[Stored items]

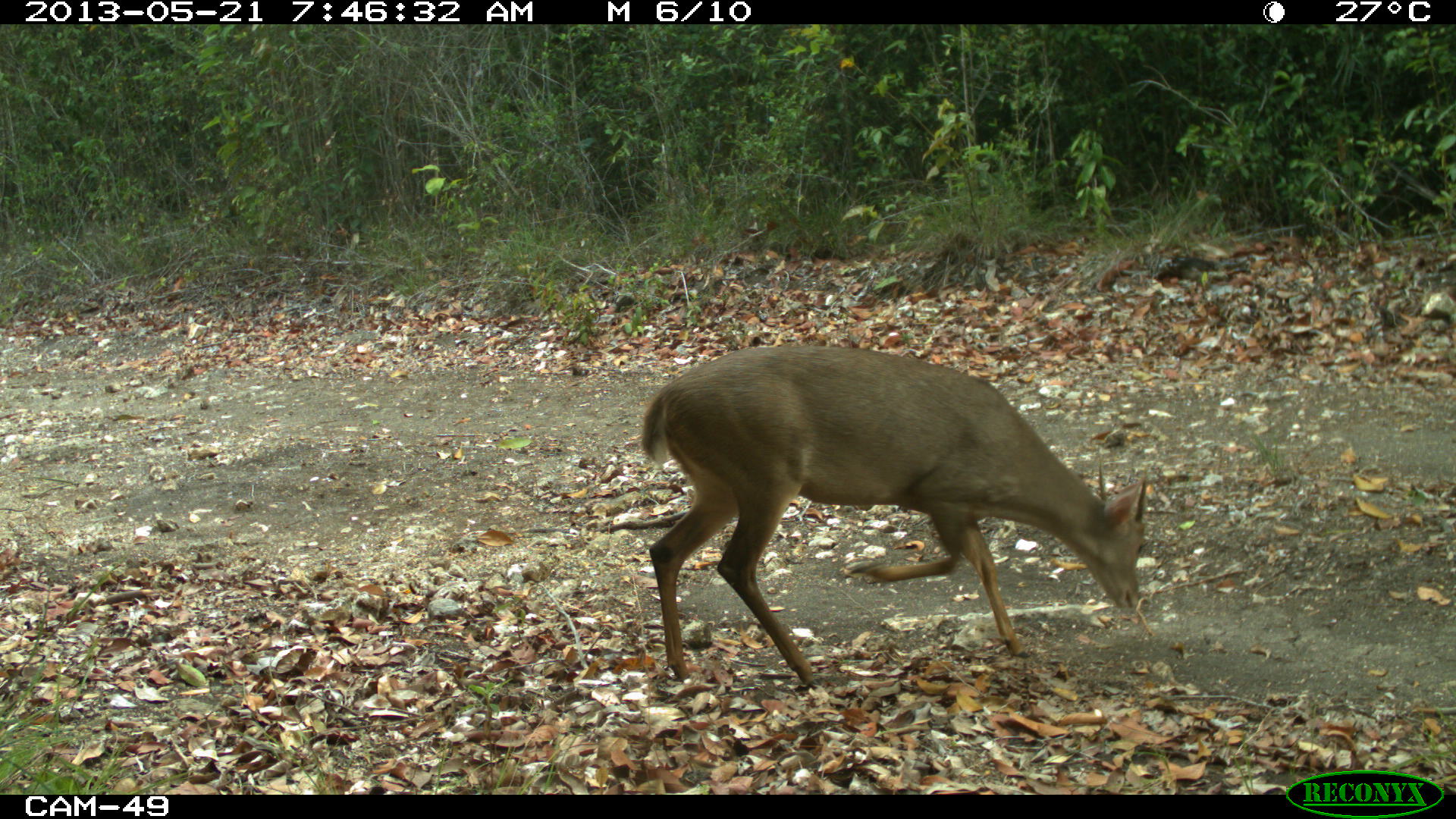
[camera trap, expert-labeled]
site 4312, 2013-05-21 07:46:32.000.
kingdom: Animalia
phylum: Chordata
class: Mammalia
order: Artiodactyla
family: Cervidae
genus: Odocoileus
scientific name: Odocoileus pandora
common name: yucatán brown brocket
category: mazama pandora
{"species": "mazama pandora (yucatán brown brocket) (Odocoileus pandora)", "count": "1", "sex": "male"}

▶ _Work instruction_
Could you print the lines above, exactly as written, from the line containing "family: Cervidae" through the final one?

▶ _Exercise response_
family: Cervidae
genus: Odocoileus
scientific name: Odocoileus pandora
common name: yucatán brown brocket
category: mazama pandora
{"species": "mazama pandora (yucatán brown brocket) (Odocoileus pandora)", "count": "1", "sex": "male"}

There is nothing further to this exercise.